I am trying to make time series predictions using XGBoost. (XGBRegressor)
I used GrindSearchCV like this:
parameters = {'nthread': [4],
'objective': ['reg:linear'],
'learning_rate': [0.01, 0.03, 0.05],
'max_depth': [3, 4, 5, 6, 7, 7],
'min_child_weight': [4],
'silent': [1],
'subsample': [1],
'colsample_bytree': [0.7, 0.8],
'n_estimators': [500]}
xgb_grid = GridSearchCV(xgb, parameters, cv=2, n_jobs=5,
verbose=True)
xgb_grid.fit(x_train, y_train,
eval_set=[(x_train, y_train), (x_test, y_test)],
early_stopping_rounds=100,
verbose=True)
print(xgb_grid.best_score_)
print(xgb_grid.best_params_)
And got those :
0.307153826086191
{'colsample_bytree': 0.7, 'learning_rate': 0.03, 'max_depth': 4, 'min_child_weight': 4, 'n_estimators': 500, 'nthread': 4, 'objective': 'reg:linear', 'silent': 1, 'subsample': 1}
I tried implementing those parameters and calculate the error. I got this:
MSE: 4.579726929529167
MAE: 1.6753722069363144
I know that an error of 1.6 is not very good for predictions. It has to be < 0.9.

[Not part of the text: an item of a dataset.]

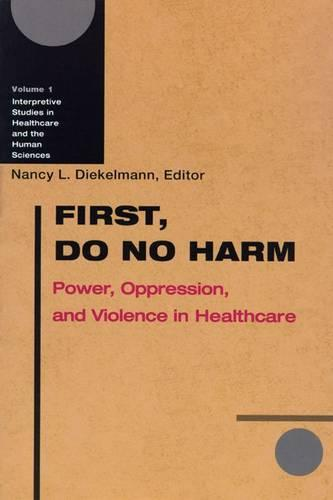 First, Do No Harm: Power, Oppression and Violence in Healthcare (Paperback)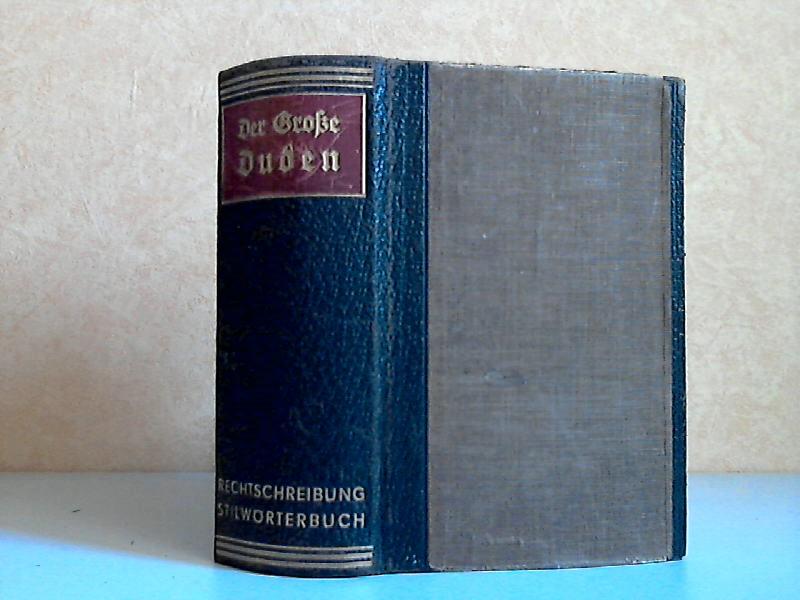 Der große Duden, Rechtschreibung der deutschen Sprache und der Fremdwörter + Der große Duden, Stilwörterbuch der deutschen Sprache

I tried to micro adjust the parameters but I have not managed to reduce error more than that.
I found something about the date format, maybe that is the problem ? My data is like this : yyyy-MM-dd HH:mm.
I am new to machine learning and that's what I managed to do after some examples and tutorials. What should I do to lower it, or what should I search for to learn ?
I mention that I found various examples like this one, but I didn't understood, and of course it did not work.